Mile 793.0 - rbd 793-785 Island 30

rbd 793-785 Island 30

WARNING: There are two significant falls at low/medium waters, one at top end and one at bottom end of Island 30. See below for more description.

Island 30 creates an intriguing back door entrance to Osceola. If the water is high enough (above 25 on the Caruthersville Gauge) and you want to make an Osceola landing, or even if you just want more back channel exploration, you can enter the back channel of Island 30 for a wonderful tree-lined meandering eight mile paddle. Highly recommended (if the water is high enough). If Osceola is your destination, riding the back channel makes things easier: you won’t have to paddle back upstream against the current of the Osceola Harbor to reach the landing!

To get into the back channel of Island No 30 you will first have to get behind the Ashport Gold Dust Dikes, as described above. It’s best to enter at the very top end, from the base of Island 27 near Daniel’s Point Landing RBD 796.5. Stay hard bank right several miles and then follow the opening near 793 over a sometimes turbulent falls (a submerged dike). There are tall trees on either bank and it feels like you are passing through the gates into a magical kingdom. Warning: turbulent waters sometimes found at top entrance to Island 30 Back Channel. Most water flows through tongue center stream. This can be a significant falls around 20-25 CuG, so scout first and make sure you are capable of safely handling. At 30 most of the drop has been submerged and you will only see turbulence and powerful boils and eddies. Once you get through there are no more dikes until the final miles (1.5 miles - see warning below).

You might encounter a fisherman or two, but others otherwise it will be nothing but you, the bottomland hardwood forests, the wildlife along the bank, and the birds in the air -- a welcome change from the sometimes sterile monotony of the main channel! This back channel flows along for miles and miles -- eight miles in all. The Arkansas levee closes in eventually, and you will pass by a primitive muddy landing with a good concrete ramp near the town of Luxora. If you need to resupply keep going, Osceola will be your best stop. Near flood stage other side channels off the back channel will open up. Follow at your own discretion. You might hear highway traffic after Luxora. This is the legendary blues Highway 61 now close by the river and found just over the levee. Highway 61 runs north to south like the great river herself, out of the North woods right down to the Gulf of Mexico (ending in New Orleans).
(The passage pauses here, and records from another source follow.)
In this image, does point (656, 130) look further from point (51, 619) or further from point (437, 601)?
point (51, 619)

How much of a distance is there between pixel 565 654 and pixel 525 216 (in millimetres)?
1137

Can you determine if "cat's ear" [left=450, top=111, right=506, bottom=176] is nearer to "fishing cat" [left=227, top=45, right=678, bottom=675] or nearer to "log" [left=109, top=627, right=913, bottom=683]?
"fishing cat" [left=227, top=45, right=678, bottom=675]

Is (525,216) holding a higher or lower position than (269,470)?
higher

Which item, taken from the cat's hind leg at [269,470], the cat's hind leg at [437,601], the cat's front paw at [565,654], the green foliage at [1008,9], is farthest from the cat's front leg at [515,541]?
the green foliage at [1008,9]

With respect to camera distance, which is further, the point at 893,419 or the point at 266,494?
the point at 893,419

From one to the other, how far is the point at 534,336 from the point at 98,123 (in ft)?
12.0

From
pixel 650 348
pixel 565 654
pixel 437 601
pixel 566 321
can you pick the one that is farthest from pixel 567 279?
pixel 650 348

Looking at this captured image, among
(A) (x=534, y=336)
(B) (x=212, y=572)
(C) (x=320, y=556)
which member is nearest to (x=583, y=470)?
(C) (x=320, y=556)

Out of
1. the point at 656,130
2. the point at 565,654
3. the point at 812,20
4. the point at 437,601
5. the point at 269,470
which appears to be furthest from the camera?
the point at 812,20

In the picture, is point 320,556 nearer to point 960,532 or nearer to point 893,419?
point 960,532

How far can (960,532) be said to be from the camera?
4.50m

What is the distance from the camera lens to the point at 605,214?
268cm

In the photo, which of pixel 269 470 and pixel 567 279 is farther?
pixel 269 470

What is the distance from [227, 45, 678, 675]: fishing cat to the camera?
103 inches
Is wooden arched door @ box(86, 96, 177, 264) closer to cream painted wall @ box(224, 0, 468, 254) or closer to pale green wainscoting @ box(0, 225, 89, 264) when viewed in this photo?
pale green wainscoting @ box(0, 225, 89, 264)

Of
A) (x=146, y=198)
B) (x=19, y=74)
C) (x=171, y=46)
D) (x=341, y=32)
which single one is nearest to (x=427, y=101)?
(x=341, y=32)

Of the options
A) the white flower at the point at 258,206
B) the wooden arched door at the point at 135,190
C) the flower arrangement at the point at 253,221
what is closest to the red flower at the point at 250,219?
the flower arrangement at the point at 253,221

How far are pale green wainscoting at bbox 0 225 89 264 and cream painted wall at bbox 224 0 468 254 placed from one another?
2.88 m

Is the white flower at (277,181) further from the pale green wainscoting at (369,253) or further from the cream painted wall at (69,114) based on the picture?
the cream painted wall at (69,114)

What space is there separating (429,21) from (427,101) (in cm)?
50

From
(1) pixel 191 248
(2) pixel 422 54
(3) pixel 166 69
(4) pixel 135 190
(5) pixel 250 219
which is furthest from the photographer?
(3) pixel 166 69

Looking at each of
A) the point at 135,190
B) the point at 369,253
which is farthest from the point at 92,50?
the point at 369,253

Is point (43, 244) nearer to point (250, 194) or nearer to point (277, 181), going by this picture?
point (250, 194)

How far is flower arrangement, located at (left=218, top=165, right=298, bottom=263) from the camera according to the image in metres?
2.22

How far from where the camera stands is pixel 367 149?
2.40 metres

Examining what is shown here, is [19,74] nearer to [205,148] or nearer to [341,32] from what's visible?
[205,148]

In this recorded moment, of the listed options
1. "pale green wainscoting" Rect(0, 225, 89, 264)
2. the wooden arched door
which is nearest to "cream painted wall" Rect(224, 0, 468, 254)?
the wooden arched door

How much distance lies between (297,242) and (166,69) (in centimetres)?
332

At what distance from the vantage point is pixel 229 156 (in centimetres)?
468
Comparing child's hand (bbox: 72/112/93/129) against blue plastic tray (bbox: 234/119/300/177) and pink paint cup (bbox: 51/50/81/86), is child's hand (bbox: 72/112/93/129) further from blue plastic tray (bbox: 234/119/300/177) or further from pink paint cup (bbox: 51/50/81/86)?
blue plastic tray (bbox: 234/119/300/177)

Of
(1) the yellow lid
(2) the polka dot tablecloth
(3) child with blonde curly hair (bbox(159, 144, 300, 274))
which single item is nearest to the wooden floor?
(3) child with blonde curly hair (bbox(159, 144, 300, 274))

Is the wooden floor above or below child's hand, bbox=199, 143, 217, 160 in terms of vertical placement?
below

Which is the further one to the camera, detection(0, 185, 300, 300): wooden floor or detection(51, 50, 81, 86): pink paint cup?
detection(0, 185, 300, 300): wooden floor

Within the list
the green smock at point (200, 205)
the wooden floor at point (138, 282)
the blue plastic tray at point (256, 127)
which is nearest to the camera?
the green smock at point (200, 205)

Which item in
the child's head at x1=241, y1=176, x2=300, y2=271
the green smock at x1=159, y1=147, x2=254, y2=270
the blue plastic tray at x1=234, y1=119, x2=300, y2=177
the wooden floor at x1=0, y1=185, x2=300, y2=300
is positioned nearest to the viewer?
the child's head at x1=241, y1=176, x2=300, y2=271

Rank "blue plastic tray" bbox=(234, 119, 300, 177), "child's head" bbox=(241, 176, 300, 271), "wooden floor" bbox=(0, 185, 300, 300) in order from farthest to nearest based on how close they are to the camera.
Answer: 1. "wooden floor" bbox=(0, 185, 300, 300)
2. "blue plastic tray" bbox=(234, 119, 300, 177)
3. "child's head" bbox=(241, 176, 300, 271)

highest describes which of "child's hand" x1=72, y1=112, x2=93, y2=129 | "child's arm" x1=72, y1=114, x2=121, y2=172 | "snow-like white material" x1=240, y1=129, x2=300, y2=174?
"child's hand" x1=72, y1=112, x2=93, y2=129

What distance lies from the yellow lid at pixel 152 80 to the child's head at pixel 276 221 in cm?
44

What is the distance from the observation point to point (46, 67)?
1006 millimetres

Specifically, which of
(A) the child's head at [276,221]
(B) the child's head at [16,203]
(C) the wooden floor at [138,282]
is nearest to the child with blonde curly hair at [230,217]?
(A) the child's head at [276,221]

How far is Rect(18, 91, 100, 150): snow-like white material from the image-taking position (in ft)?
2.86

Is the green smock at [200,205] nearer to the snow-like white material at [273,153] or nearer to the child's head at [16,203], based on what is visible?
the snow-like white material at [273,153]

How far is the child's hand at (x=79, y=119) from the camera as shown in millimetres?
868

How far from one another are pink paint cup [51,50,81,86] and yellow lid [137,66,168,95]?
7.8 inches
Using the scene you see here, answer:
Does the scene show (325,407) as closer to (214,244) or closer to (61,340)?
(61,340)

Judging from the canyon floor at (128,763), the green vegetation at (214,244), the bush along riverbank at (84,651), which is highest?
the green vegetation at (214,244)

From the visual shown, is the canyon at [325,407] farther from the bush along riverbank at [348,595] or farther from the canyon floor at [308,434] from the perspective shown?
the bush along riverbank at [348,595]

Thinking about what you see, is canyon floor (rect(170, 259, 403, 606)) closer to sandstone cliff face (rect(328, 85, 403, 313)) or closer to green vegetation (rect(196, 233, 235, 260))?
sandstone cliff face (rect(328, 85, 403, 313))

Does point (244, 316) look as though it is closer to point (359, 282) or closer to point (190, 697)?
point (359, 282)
From Marion Bragg’s Historic Names and Places on the Lower Mississippi:

“When Island No. 30 was given its identifying number in 1801, it lay close to the left shore. Later it crossed the river-or the river crossed it-and it now lies in front of Osceola, near the Arkansas side of the Mississippi. It appears to be attached to Arkansas, but is owned by Tennessee.

“In 1913 the famous, record-breaking steam-powered towboat Sprague had a spectacular accident at Island No. 30. The big sternwheel boat, pushing a record tow of coal barges, was coming downstream when she was caught in side currents and whirled into the chute behind the island. Colliding with some stone dikes, the Big Mama, as she was affectionately called by river men, dropped her countless tons of coal into the chute, and lost all her barges.

“Some years later, the Mississippi tore out the old stone dikes at Island No. 30, removed the mountains of coal deposited there by the Sprague, and settled itself in a new bed where the chute had been.”

Today Sprague’s Coal has been littering the bottom of the river downstream of Osceola and Island 30, and is pushed up on top of sandbars to be seen especially at low water, notably on the Hatchie Bar, where boulder sized chunks of coal still become visible, and further downstream at the top end of Dean Island.

WARNING: Low Rock Dam at bottom end of Island 30, rocky rapids at 10-15, whitewater rapids at 15-20, and big volume waves and turbulence at 25, flattens out at 30. When in doubt, stop and Scout!